■ DOCUMENT EXTRACT ■
◆ ◆ ◆ ◆ ◆ ◆ ◆

Document(s) 34 of 41

Rice–fish culture has been traditionally practiced in rural areas. Modern rice cultivation techniques such as intercropping, fertilizers, and chemical sprays often conflict with fish growth. In addition, other problems such as monoculture of fish, delays in putting fish into the pond, short growing periods, and lower output and economic profits have arrested the development of rice–fish farming. Recent reforms in the economic system have sparked new initiatives in agricultural production.

Renewed interest in rice–fish culture has prompted scientists to study different patterns of rice–fish culture (e.g., ditch-and-pit, wide ditches, and ditchponds). Research suggests that rice–fish culture in ditchponds can eliminate the conflicts between fish and rice and take full advantage of the symbiosis between rice and fish.

Rice–fish culture in a ditchpond is a three-dimensional agricultural production system. The artificial ecosystem simulates the biostructure of the natural ecological system and consists of an economic crop (rice) and a commercial animal (fish). The system provides the high output of an intensive fishpond farming system and makes full use of the ecological conditions in the ricefield. Fish feed on the abundant aquatic organisms and coexist with the rice. Both fish and rice develop harmoniously, each promoting the growth of the other, and problems between fish-rearing and field care can be reasonably handled. Both crops can achieve their full productive potential. At the same time, liana can be grown on an awning above the pond, taro and beans can be grown on the bank, duckweed can be cultivated with the fish in the water, and loach can be grown in the mud. This integrated and intensive farming system produces higher yields of rice, fish, and vegetables.

◆ ◆ ◆ ◆ ◆ ◆ ◆

■ INSTRUCTIONS FOR THE TASK ■
In the rice–fish culture text, what can be grown in the mud of a ditchpond system? Rely only on the rice–fish culture text for the next answer.

■ DATA RECORDS ■

◆ ◆ ◆ ◆ ◆ ◆ ◆

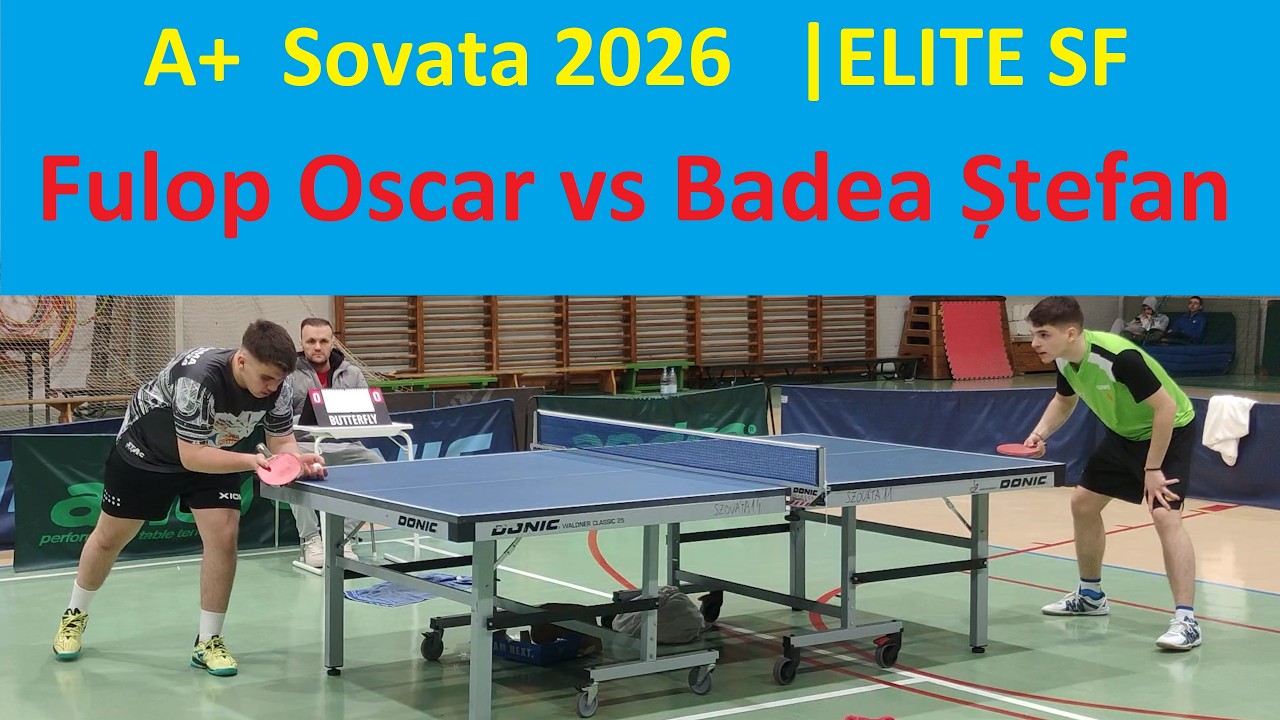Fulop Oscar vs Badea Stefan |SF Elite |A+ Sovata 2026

◆ ◆ ◆ ◆ ◆ ◆ ◆

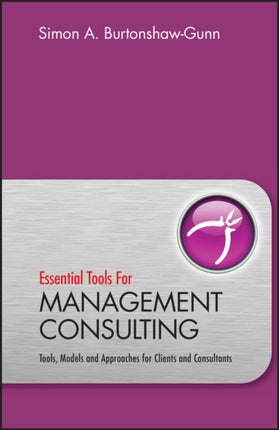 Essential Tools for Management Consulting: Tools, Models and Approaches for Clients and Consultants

◆ ◆ ◆ ◆ ◆ ◆ ◆

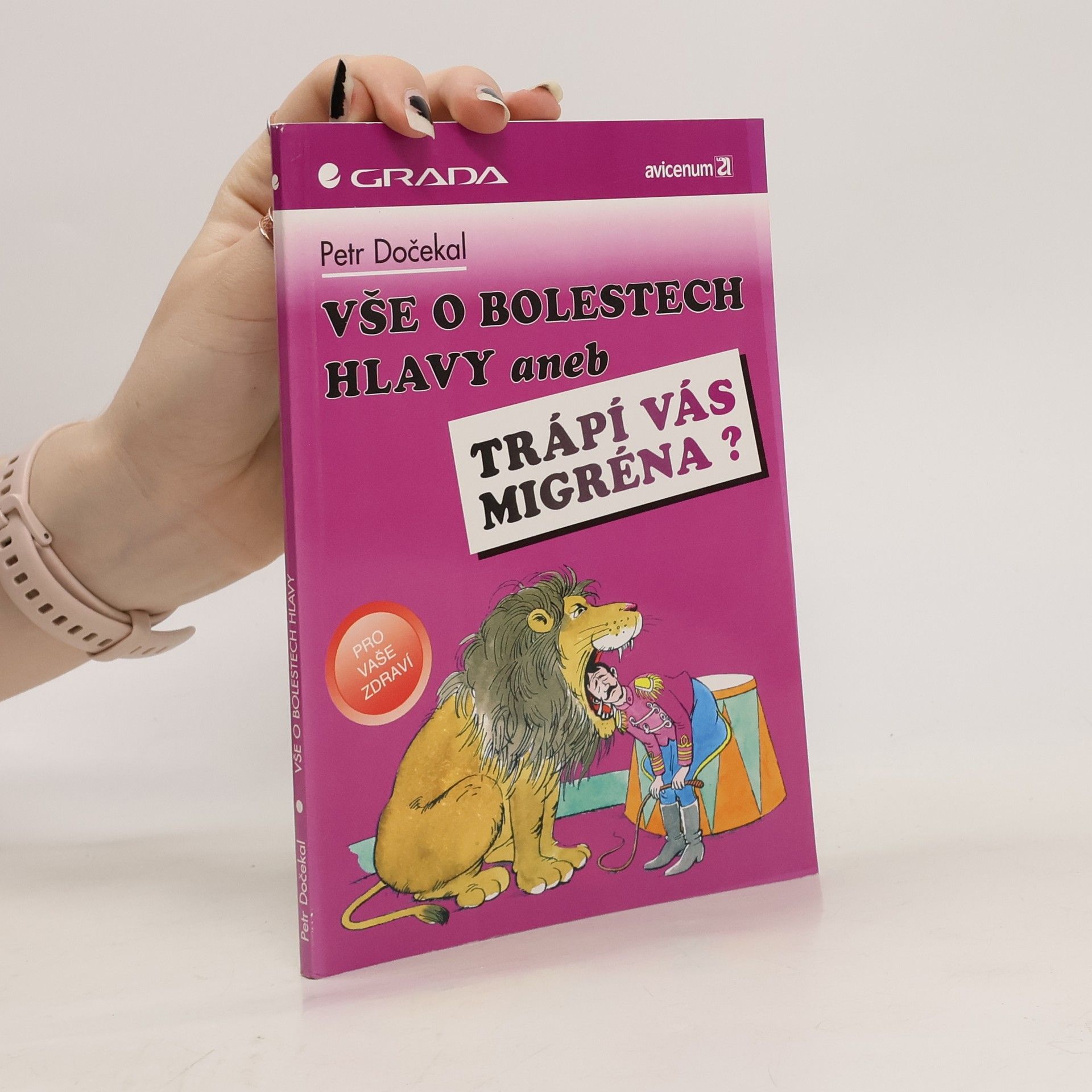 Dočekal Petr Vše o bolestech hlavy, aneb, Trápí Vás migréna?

◆ ◆ ◆ ◆ ◆ ◆ ◆

■ TASK OUTPUT ■
Loach